Of the 11 mountain resort markets profiled by RMRA, none sold more than 8 percent of their listed inventory in the first quarter of 2009.

"I would say volume in most mountain resorts is quite obviously lagging," said David Baldinger Jr., of Steamboat Village Brokers. "In general, what I kind of gauge out of this is a shared experience in the other western resorts."

Although the RMRA statistics are useful in tracking trends, Baldinger said they should be taken with a grain of salt for a number of reasons. He said each market profiled compiles its statistics differently, for example, and he said the percentage of inventory sold is skewed downward by the fact that large luxury projects such as One Steamboat Place and Trailhead Lodge have made numerous presales that are not yet reflected.

"There's some hidden value in Steamboat's market that is significant, but it's under contract," said Baldinger, who said the numbers would be similarly skewed upward when the projects close. "All of a sudden, it will look like the market tripled."

Baldinger also noted that the first quarter is not a good bellwether of the entire year.

"The first quarter, not only in the U.S. but especially in ski resorts, is usually not one-fourth of the volume," he said. "These statistics don't really represent how the rest of the year is going to look. : It's pretty certain that 2009 is not going to be a record volume year. How it compares to '08 : still remains to be seen.

"I would predict our volume is certainly going to be more in the second and third quarters than it was in the first."

Nonetheless, Baldinger and Vanatta each said meaningful recovery is dependent on the restoration of consumer confidence and more meaningful price reductions from the record high property values of recent years.

"Our biggest challenge is getting the buyer's confidence back into buying real estate," Vanatta said. "And we need to get 2007 out of our heads."

Real estate professionals said they are beginning to see signs of both.

"The resorts have been affected by the economy, but they're not dead," said Dennis Hanlon, founder and president of Rocky Mountain Resort Alliance and a Park City, Utah, real estate agent. "Things seem to be improving. Everybody seems to be saying that they're seeing more people coming in."

Hanlon also noted that the stock market and other key economic indicators are showing signs of stabilization.

"I think that's going to start restoring consumer confidence," he said, "and that's really what it's going to take."

The Routt County Clerk and Recorder's Office showed $9.9 million in sales in the week from April 29 to May 6, a significant increase against previous weeks.

Vanatta said showings and contracts are increasing at Prudential and that there have been notable decreases in sales prices. Baldinger said there likely will be more decreases, but he doesn't expect the massive losses in equity and value that have been seen in other parts of the country.
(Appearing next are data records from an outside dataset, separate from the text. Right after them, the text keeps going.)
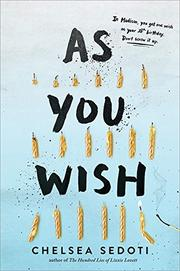 AS YOU WISH by Chelsea Sedoti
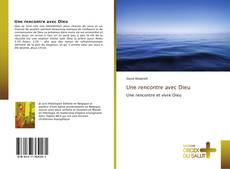 Bookcover of Une rencontre avec Dieu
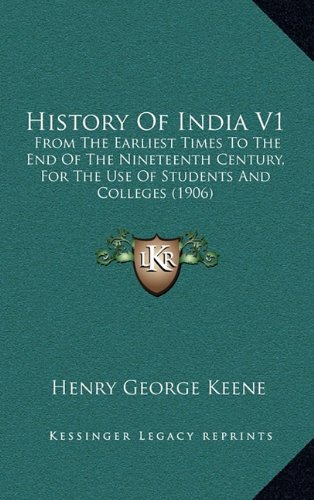History of India V1: From the Earliest Times to the End of the Nineteenth Century, for the Use of Students and Colleges (1906)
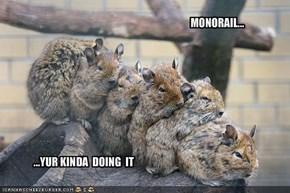 MONORAIL...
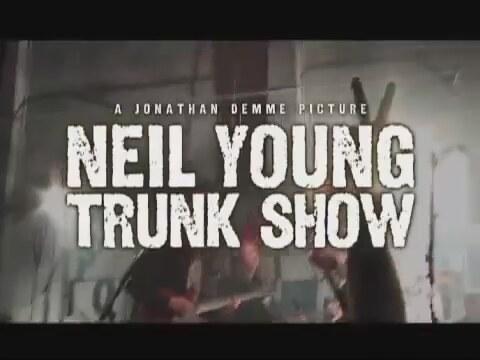 Neil Young'ın Bavulundan Şarkılar (Neil Young Trunk Show)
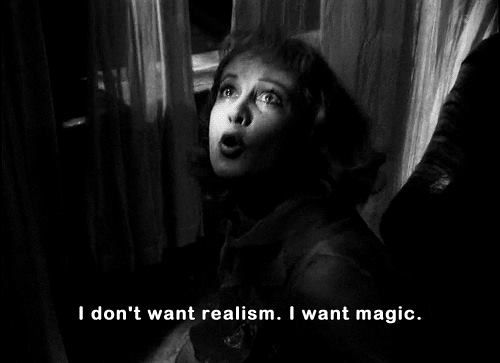 """I don't want realism. I want magic""  / A Streetcar Named Desire (1951)"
Ten to 20 percent reductions from all-time highs, however, are likely, Baldinger said.

"Prices are starting to be adjusted downward, but it doesn't seem like our market is responding like other markets that are under duress," Baldinger said. "We're not in any kind of situation where our values are going to dramatically change, but our prices are going to cool off a little bit, which will bring buyers back."